Task prompt
The full set of lines below has to be written out again exactly.

[Dataset entries]
########

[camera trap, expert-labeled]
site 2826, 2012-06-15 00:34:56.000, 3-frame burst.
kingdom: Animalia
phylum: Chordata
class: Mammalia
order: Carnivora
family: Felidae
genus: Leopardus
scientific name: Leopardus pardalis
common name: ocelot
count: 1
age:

########

Reply to the task
[camera trap, expert-labeled]
site 2826, 2012-06-15 00:34:56.000, 3-frame burst.
kingdom: Animalia
phylum: Chordata
class: Mammalia
order: Carnivora
family: Felidae
genus: Leopardus
scientific name: Leopardus pardalis
common name: ocelot
count: 1
age:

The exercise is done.